▶ [Brief]: In the entries that follow, repeat exactly the lines from the one that has "京都・桂の雑貨とおやつのお店、雑貨店おやつ" through the one that has "2020年03月15日三田友梨佳の画像11枚目", but omit pictures.

** Opening Data for processing block **

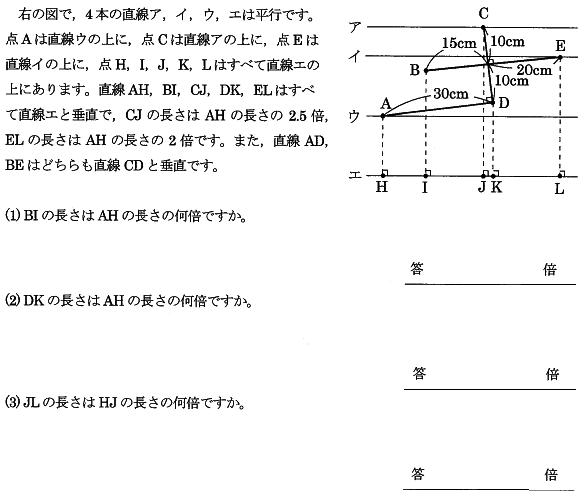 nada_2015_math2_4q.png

** Closing Data for processing block **
** Opening Data for processing block **

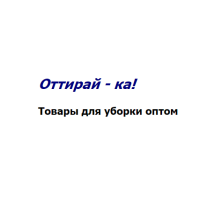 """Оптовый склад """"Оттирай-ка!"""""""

** Closing Data for processing block **
** Opening Data for processing block **

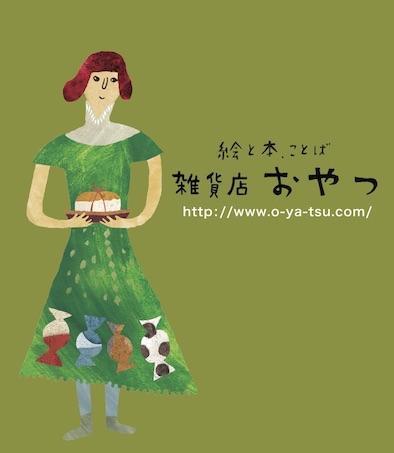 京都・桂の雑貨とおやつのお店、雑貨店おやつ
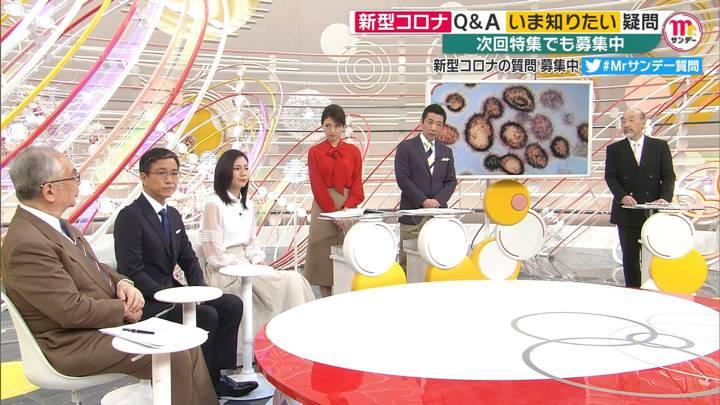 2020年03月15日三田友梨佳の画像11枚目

** Closing Data for processing block **

▶ [Finished exercise]:
 京都・桂の雑貨とおやつのお店、雑貨店おやつ
 2020年03月15日三田友梨佳の画像11枚目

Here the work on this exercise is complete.